GOAL OF THE EXERCISE:
Copy the lines below as they are; omit the images they contain.

INPUT DATA:
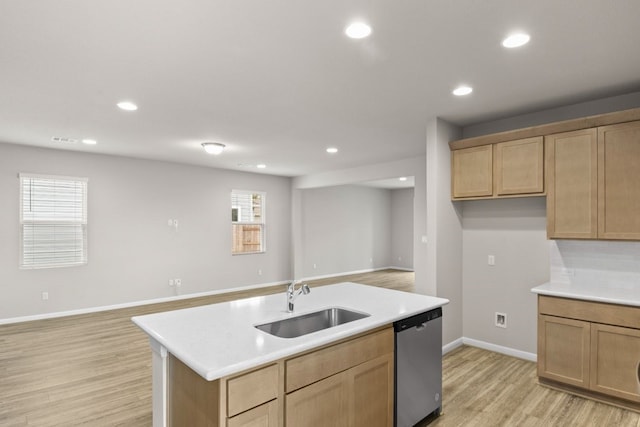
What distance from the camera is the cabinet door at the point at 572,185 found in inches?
118

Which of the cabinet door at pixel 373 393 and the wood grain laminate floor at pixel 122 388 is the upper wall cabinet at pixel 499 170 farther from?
the cabinet door at pixel 373 393

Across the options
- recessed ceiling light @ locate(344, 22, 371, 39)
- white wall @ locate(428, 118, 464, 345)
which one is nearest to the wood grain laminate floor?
white wall @ locate(428, 118, 464, 345)

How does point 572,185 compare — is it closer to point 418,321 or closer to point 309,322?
point 418,321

SOLUTION TO THE PROBLEM:
What distance from the camera is the cabinet door at the point at 572,185 found in inches?
118

Which of the cabinet door at pixel 373 393 and the wood grain laminate floor at pixel 122 388 is the upper wall cabinet at pixel 499 170 farther from?
the cabinet door at pixel 373 393

Across the options
- recessed ceiling light @ locate(344, 22, 371, 39)
- white wall @ locate(428, 118, 464, 345)
which one is nearest to the wood grain laminate floor?
white wall @ locate(428, 118, 464, 345)

How does point 572,185 compare — is it closer to point 418,321 or closer to point 309,322?
point 418,321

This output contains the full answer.